Introduction
PPE compliance detection is to check whether the personal protective equipment worn by workers complies with relevant regulations and standards, which aims to avoid potential safety hazards and ensure worker safety. Specifically, for construction sites, workers must correctly wear personal protective equipment, such as helmets, reflective clothing, safety belts, etc., to ensure the safety of the construction workers and minimize the risk of injury or death. At present, PPE compliance detection can be mainly divided into two categories: sensor-based methods [1]-[3] and vision-based methods [4]-[8]. Sensor-based methods typically use positioning sensors to identify PPE, which is intrusive and incurs additional sensor costs [9]. On the contrary, vision-based techniques involve computer vision algorithms to non-intrusively detect PPE compliance [10] that share lower costs and better scalability.
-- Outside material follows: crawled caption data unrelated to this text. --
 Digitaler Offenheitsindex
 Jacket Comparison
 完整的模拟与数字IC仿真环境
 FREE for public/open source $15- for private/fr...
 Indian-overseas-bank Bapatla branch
Recently, deep learning algorithms have become the mainstream paradigm for PPE compliance detection, which can be divided into two-stage [11]-[13] and one-stage methods [14]-[17]. The two-stage methods, such as Faster-RCNN [12], have higher accuracy, but the high complexity of the model leads to low efficiency; the one-stage methods, such as YOLOv10 [34], enjoy an simple and elegant end-to-end architecture as well as real-time inference speed, but sacrifices precision performance to some extent. To address the above issues, this paper proposes MKD-YOLO framework (as shown in Fig. 1(a)) with the following contributions:
We propose a C2f-EMSEC module that uses multiple convolutions with different kernel sizes to capture multi-scale spatial features. In addition, a LSPPF module is specified to extract global context features in the back- bone network.
We further introduce BPNet in the neck stage to enhance the model’s ability to model multi-scale fine-grained details, which is particularly effective for small object detection and shows advantages over typical PAN-FPN.
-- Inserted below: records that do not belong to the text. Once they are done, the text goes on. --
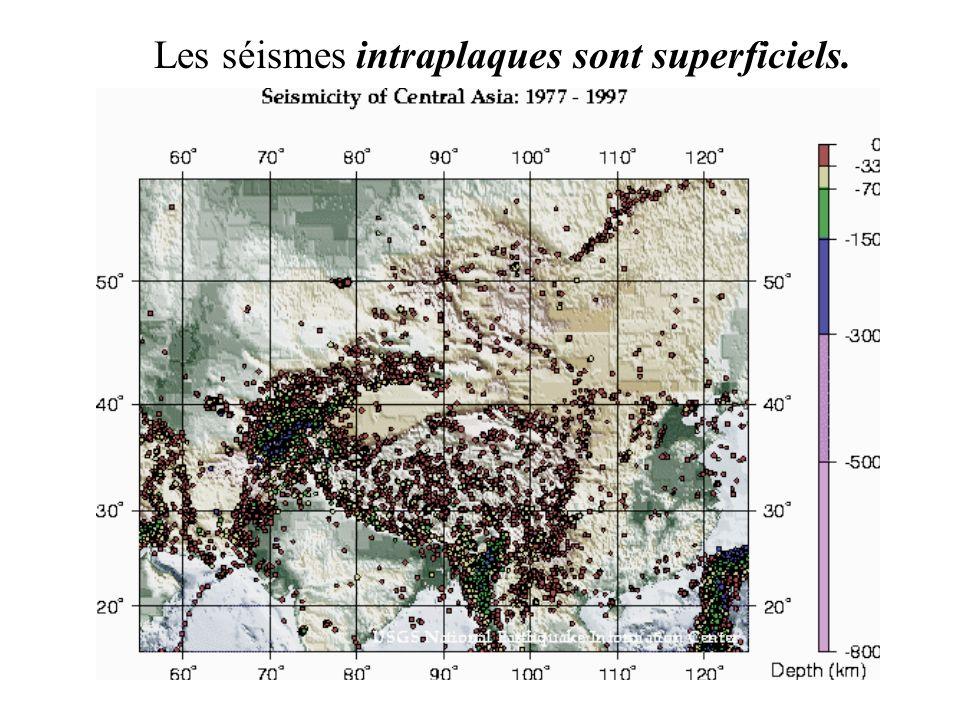 Les frontières convergentes concentrent les trois catégories de séismes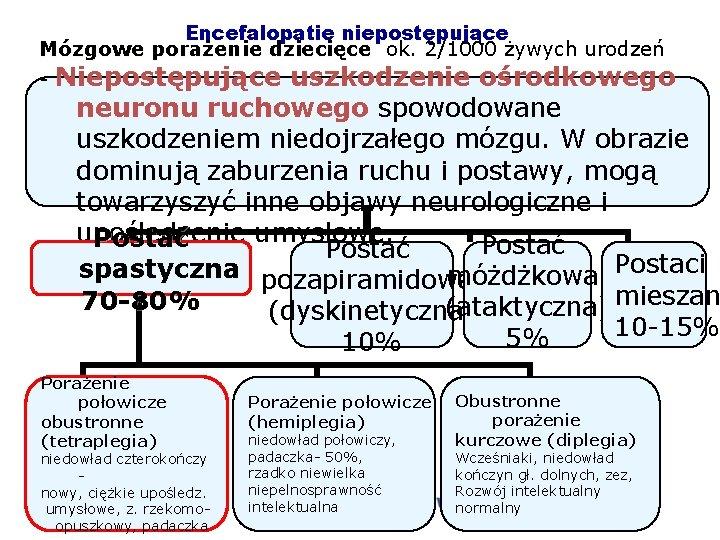 Encefalopatie niepostępujące Mózgowe porażenie dziecięce ok. 2/1000 żywych urodzeń - Niepostępujące uszkodzenie ośrodkowego neuronu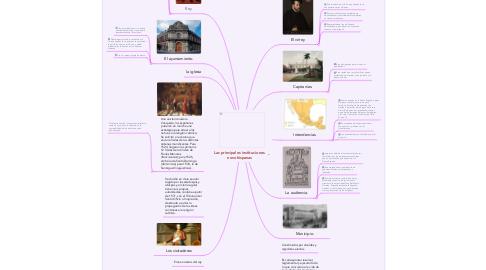 Mind Map: Las principales instituciones  novohispanas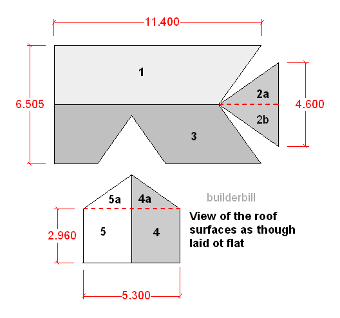 the roof surfaces developed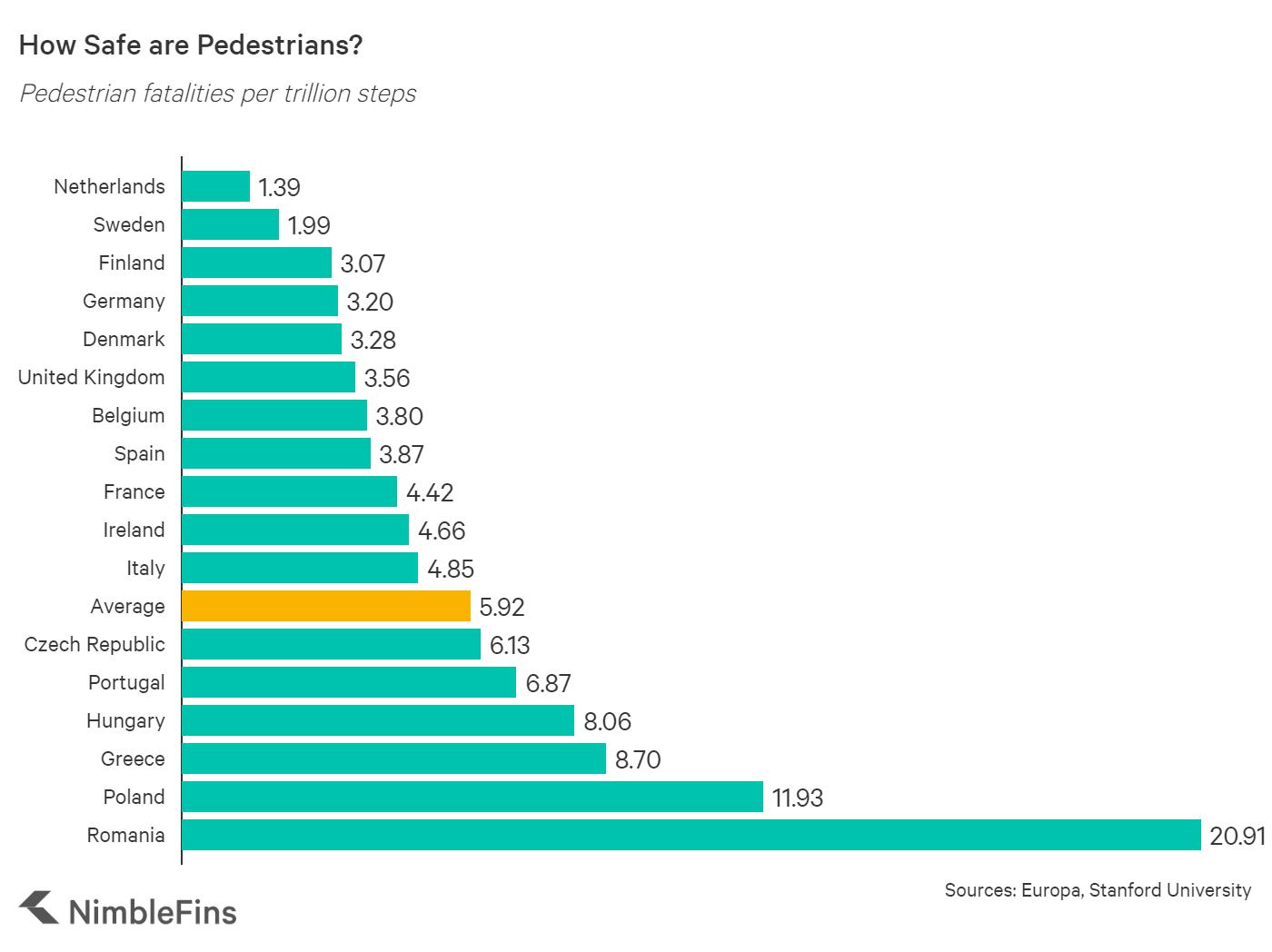 chart showing the number of pedestrian fatalities per one billion pedestrian steps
To achieve lightweight model, we adopt a channel-wise knowledge distillation method for dense prediction, which exploits the KL divergence between the channel probability maps of the student and teacher models to make the student model pay more attention to the most important regions in each channel, thereby improving distillation effectiveness.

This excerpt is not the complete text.